Dr Charon’s argument was that storytelling was a deep science that could be learned and must be learned in order for there to be optimal healthcare. One very strong aspect of the practice of narrative medicine was having a signature method. Narrative medicine training stresses ‘close reading’ of literary texts to gain greater skills in paying attention to patients and their stories. It also highlights ‘close listening’, or radical unframed listening, to boost self-knowledge and deepen professional relationships with healthcare colleagues. Close reading in narrative medicine is paired with ‘prompted writing’, which “does not aim to foster future novelists”, but to develop a deeper appreciation of patients’ stories, and a more informed personal response to those stories. Ms Hermann and Ms Rogers gave a brief sense of how they work with a group of HCPs sitting around a table, where they would bring in a poem or artwork. They would then ask participants to look at closely at the text, or piece of art, and respond to it. Ms Rogers said: “This is ‘close reading’, but only if facilitated by narrative medicine specialists. We have a Masters programme to train people to do that, both medical and [other] healthcare people, artists and scholars.

After looking at this artwork, it could be a visual artwork or music, we give them a writing prompt. Then they write for four minutes and read to each other what they have written and we respond to what they have written.” Reflection was part of the work, but Ms Hermann said they were focused more on creative work. A common misconception was that participants would be asked for a writing prompt to reflect on a recent patient encounter and what they might have done differently if they could do it again. 


“That’s not what we’re doing at all. For us, a prompt might be, usually, quotes from the text that we’re reading. It’s connected to what just happened in the room,” said Ms Hermann, who is also Lecturer in the Department of Medical Humanities and Ethics at Columbia University’s Irving Medical Centre. She underlined that it was very open-ended, with participants deliberately asked to write whatever came to them.

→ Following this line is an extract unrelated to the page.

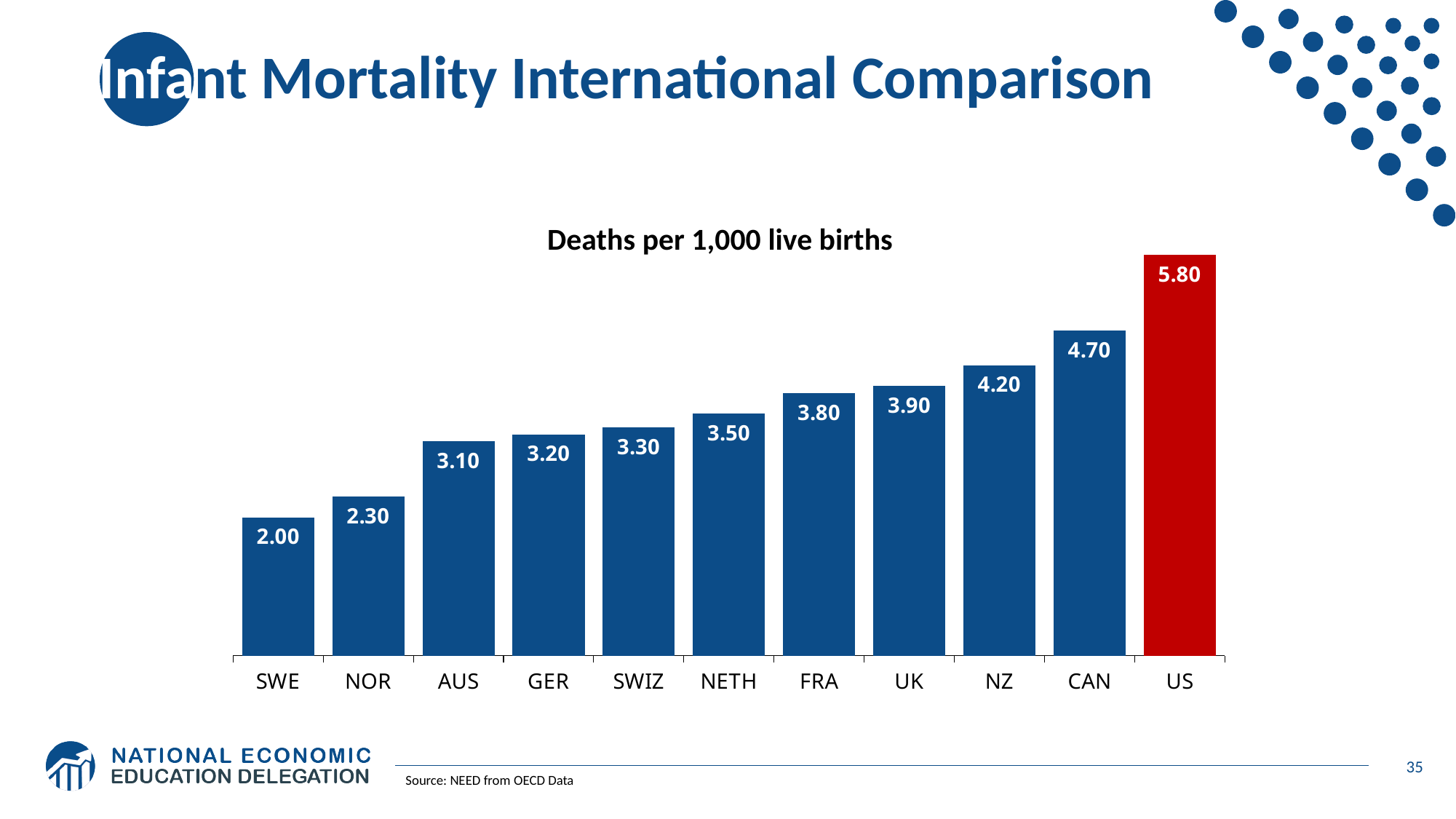
How many countries are shown on the chart? 11 Which country has the highest value? US What is the value for FRA? 3.80 What is the difference between the values for NOR and SWE? 0.30 What is the value for SWE? 2.00 What is the title of the chart? Deaths per 1,000 live births Which country has the lowest value? SWE Which is larger, the value for UK or the value for GER? UK Do the values rise or fall from left to right along the x axis? Rise What is the value for the US? 5.80 What kind of chart is this? Bar chart What is the difference between the values for the US and CAN? 1.10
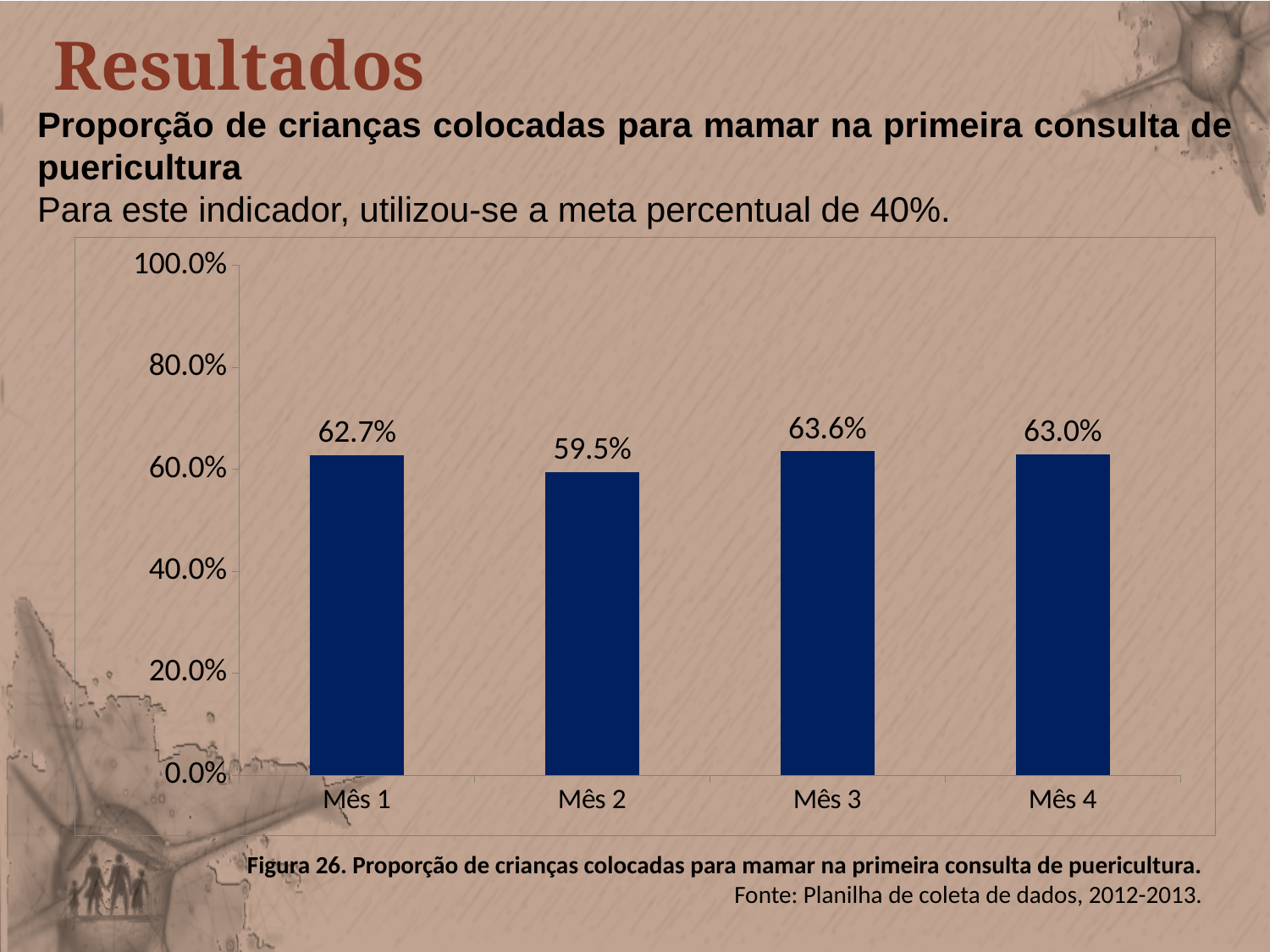
What is the value for Mês 4? 63.0% Which month has the highest value? Mês 3 What is the value for Mês 3? 63.6% What is the value for Mês 1? 62.7% How many months are shown on the x axis? 4 What is the difference between the values for Mês 3 and Mês 2? 4.1% What is the value for Mês 2? 59.5% Which month has the lowest value? Mês 2 Which is larger, the value for Mês 1 or the value for Mês 2? Mês 1 Is the value for Mês 4 greater or less than 40.0%? greater What kind of chart is shown on the slide? bar chart What is the figure caption below the chart? Figura 26. Proporção de crianças colocadas para mamar na primeira consulta de puericultura.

“They may write about a recent patient encounter if that’s what comes to them, but they also might write about their childhood or their father — a very important part of what happens — because then people connect to one another in a much deeper way, and are able to see each other as human beings.” Ms Rodgers and Ms Hermann believe the best way to understand the method more clearly was by trying it out or practising it.

A framework of three skills of narrative medicine in practice have been discussed extensively by Dr Charon in her lectures, books and journals and they build learning to better attend, represent and affiliate. In The Principles and Practice of Narrative Medicine, Dr Charon and co-authors stated their goals were “to increase the capacity of our learners to notice things, to be curious about words, to enter alien narrative worlds without fear or indifference, to gain insight into their own characterological moves in interpreting stories, and to be open to the beauty of what they receive.”